- Born: July 4, 1955 (age 71)
- Education: Missouri State University
- Occupations: TV newscaster and reporter
- Spouse: Ed Mauro

= Karen Adams =

American journalist and newscaster

Karen Adams (born July 4, 1955) is an American newscaster who worked in many stations around the country, but her longest period (over 21 years) was at WPRI-TV in Providence, Rhode Island.

==Education and early career==
Adams graduated from Southwest Missouri State University in 1975 with a degree in speech and theatre, and a minor in journalism. She began her career in broadcasting as the only news employee at an AM radio station near her hometown.

==Television news==
Adams began her television career at KOAM-TV in Pittsburg/Joplin, and also worked for WMDT-TV in Salisbury, Maryland. Before joining WPRI, she was an anchor and then news director at WPCQ-TV in Charlotte, North Carolina. She arrived in Providence in March 1989, anchoring the 6 and 11 p.m. reports, and adding the 5 p.m. report to her duties in 2002. Adams is the second-longest-serving female newscaster in Providence working at WPRI-TV for 21 years, Patrice Wood of WJAR, 40 years.
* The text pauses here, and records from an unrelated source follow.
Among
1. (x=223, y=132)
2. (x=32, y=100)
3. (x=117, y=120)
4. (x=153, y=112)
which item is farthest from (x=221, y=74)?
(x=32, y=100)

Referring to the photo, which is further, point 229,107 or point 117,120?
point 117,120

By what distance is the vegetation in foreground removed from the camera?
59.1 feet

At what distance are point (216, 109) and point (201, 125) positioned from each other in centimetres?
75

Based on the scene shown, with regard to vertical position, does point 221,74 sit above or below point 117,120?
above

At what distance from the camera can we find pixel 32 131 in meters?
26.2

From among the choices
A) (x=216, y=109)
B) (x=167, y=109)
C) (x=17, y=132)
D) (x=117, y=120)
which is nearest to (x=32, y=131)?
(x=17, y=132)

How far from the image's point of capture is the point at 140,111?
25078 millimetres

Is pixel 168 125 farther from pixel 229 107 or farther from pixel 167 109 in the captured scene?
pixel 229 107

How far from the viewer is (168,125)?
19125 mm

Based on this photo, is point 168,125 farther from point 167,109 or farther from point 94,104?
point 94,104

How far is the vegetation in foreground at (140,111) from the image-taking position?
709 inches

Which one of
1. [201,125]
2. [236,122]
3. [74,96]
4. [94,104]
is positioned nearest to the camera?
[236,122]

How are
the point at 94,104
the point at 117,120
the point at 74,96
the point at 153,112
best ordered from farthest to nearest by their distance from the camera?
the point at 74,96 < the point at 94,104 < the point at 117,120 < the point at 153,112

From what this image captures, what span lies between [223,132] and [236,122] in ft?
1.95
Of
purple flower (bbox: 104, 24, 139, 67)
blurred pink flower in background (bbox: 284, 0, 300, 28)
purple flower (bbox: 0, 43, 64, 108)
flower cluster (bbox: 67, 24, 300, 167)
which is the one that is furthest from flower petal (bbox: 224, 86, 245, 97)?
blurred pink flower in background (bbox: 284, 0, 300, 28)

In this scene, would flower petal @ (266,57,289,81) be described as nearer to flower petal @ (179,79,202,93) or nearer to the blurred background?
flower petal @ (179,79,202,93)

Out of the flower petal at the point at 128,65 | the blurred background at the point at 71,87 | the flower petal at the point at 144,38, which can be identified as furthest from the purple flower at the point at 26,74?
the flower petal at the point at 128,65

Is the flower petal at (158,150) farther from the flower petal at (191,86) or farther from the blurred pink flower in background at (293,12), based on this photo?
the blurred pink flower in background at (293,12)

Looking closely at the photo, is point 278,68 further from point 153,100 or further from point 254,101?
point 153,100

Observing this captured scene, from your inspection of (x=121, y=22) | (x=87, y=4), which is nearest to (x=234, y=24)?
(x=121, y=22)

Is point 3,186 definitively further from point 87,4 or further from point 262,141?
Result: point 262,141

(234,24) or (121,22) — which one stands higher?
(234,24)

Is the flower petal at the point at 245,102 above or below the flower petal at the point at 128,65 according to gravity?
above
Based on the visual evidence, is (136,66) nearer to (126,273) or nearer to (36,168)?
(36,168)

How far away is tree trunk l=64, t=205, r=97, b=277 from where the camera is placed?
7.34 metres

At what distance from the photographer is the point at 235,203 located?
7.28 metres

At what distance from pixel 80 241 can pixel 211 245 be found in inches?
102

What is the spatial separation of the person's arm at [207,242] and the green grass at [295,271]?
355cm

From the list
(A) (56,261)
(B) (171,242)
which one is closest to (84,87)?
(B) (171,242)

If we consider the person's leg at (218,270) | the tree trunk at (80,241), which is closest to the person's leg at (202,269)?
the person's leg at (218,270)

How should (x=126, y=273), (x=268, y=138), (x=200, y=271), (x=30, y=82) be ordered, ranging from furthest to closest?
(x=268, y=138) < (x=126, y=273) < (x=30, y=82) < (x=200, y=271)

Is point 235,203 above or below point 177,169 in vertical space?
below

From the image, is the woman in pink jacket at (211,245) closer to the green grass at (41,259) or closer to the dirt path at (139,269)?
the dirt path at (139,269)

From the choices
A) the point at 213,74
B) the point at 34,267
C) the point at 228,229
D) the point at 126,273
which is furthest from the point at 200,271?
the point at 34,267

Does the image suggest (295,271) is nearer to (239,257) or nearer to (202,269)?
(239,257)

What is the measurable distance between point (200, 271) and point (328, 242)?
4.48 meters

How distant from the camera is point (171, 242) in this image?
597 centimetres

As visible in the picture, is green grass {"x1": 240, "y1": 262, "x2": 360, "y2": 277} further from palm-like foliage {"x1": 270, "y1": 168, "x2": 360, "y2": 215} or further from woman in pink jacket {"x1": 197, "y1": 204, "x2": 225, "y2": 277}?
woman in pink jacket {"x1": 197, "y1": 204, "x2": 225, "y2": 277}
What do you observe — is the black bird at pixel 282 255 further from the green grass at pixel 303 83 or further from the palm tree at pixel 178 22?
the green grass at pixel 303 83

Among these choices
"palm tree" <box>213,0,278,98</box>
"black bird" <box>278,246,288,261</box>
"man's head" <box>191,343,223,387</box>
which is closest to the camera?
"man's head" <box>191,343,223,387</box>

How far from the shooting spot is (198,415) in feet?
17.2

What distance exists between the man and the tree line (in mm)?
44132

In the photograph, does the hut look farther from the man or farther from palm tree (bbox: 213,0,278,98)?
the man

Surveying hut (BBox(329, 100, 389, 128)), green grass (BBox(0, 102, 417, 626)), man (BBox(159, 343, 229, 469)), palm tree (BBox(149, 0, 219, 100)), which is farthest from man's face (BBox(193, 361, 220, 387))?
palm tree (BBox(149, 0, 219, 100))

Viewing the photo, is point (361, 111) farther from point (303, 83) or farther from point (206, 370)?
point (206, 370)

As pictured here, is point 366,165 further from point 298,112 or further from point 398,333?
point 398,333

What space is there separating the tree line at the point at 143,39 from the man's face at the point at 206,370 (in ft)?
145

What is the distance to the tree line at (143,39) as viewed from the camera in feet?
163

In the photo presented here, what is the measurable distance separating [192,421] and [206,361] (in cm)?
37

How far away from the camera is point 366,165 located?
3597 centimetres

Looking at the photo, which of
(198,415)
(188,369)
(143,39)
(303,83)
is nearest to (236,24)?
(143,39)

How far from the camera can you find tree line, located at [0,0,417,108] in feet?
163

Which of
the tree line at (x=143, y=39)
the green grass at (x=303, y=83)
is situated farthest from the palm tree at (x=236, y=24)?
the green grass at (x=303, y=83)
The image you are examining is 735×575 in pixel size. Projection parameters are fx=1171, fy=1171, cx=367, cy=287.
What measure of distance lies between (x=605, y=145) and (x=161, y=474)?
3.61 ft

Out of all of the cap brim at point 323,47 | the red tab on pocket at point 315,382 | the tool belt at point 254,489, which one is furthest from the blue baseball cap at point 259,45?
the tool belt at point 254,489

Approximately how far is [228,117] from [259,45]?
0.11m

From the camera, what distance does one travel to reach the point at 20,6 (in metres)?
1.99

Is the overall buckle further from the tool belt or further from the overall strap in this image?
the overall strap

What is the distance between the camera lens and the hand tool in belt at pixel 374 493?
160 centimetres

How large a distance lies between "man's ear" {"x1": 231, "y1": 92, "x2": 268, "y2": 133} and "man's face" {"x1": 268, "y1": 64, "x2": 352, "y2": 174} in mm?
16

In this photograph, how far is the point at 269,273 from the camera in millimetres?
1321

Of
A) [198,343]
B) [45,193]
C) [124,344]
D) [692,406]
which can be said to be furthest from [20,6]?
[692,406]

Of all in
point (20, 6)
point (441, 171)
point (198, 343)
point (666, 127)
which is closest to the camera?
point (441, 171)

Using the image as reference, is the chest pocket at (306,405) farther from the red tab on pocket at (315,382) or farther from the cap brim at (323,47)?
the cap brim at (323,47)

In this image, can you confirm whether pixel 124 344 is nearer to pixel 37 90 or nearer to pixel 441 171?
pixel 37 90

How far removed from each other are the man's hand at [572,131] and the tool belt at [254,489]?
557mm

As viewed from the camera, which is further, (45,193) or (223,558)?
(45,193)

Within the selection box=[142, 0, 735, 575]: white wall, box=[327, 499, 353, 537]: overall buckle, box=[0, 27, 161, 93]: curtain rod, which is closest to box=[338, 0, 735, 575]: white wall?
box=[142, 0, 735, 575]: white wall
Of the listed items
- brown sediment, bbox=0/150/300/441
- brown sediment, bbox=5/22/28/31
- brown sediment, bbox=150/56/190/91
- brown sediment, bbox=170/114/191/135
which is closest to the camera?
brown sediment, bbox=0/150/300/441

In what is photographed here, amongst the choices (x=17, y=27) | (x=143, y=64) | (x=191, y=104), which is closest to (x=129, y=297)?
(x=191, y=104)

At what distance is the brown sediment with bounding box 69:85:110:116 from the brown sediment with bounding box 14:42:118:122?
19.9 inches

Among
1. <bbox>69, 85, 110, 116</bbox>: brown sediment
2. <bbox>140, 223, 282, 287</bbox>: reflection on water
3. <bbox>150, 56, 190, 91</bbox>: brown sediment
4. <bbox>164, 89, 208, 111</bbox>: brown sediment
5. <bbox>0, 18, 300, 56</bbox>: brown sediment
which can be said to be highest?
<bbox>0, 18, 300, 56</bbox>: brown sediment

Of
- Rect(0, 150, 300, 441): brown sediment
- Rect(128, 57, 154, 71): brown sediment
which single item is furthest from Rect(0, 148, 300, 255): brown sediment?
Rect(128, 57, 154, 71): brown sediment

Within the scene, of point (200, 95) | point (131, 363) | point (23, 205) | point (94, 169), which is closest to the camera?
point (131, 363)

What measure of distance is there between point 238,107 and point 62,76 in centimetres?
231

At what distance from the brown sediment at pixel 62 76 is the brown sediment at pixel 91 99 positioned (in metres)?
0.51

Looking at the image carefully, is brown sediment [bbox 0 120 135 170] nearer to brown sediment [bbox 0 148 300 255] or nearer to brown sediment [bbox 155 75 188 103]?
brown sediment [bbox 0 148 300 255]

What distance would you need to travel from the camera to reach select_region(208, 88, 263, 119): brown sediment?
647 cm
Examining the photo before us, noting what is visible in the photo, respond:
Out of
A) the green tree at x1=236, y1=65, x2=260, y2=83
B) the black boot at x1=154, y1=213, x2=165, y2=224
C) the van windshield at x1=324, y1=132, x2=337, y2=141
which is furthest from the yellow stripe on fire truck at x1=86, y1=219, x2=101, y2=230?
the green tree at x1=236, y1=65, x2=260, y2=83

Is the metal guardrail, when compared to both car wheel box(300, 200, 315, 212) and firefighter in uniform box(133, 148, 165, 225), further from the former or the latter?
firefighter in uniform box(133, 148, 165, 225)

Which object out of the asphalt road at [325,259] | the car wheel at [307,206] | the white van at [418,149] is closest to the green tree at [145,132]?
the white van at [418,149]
Karan Adams' final broadcast on WPRI-TV was on Thursday, December 30, 2010.

== Personal life ==
Adams was well known as a supporter and fundraiser for dozens of local charities, from AIDS Care Rhode Island to The DaVinci Center. Adams was also involved in many community organisations, including the Providence Preservation Society and Community Preparatory School.

An avid golf player, Adams is married to Ed Mauro, and lives a half of the year in Providence and the other half in North Carolina.